Op grond van welke bevoegdheid is er geen loon en/of inkomstenbelasting in rekening gebracht over de terugbetaalde inkomensafhankelijke bijdrage zorgverzekeringswet?

5.
Bent u van mening dat het gelijkheidsbeginsel geschonden is voor de groep die op tijd terugbetaald heeft in vergelijking met de groep die later onder andere voorwaarden heeft terugbetaald?

Antwoord op vraag 4 en 5
Er is gebruik gemaakt van de algemene aanwijzingsbevoegdheid van de staatssecretaris van Financiën ten opzichte van de Belastingdienst. In de kern is namelijk geregeld dat de Belastingdienst erin zal berusten als een inhoudingsplichtige er voor kiest gebruik te maken van de in de brief van 18 januari jl. beschreven handelwijze.

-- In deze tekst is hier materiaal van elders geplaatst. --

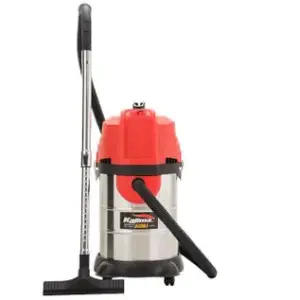 Aspirador de Pó e Água Kajima 1400W 30L 220V A30Bx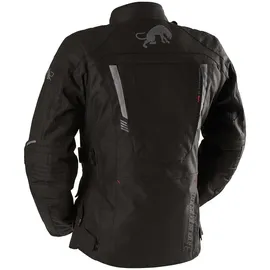 Furygan Apalaches Evo Jacke Schwarz/Grau 3XL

Afgeleid daarvan ontstaat daarmee voor de desbetreffende inhoudingsplichtige de zekerheid dat hij die handelwijze zonder nadelige consequenties kan volgen. Overigens kan op het niveau van de werknemer worden gesteld dat het negatieve loon waarop hij normaal gesproken aanspraak had kunnen maken, in de praktijk wegvalt tegen het bedrag dat hij als positief loon van zijn inhoudingsplichtige doorbetaald heeft gekregen.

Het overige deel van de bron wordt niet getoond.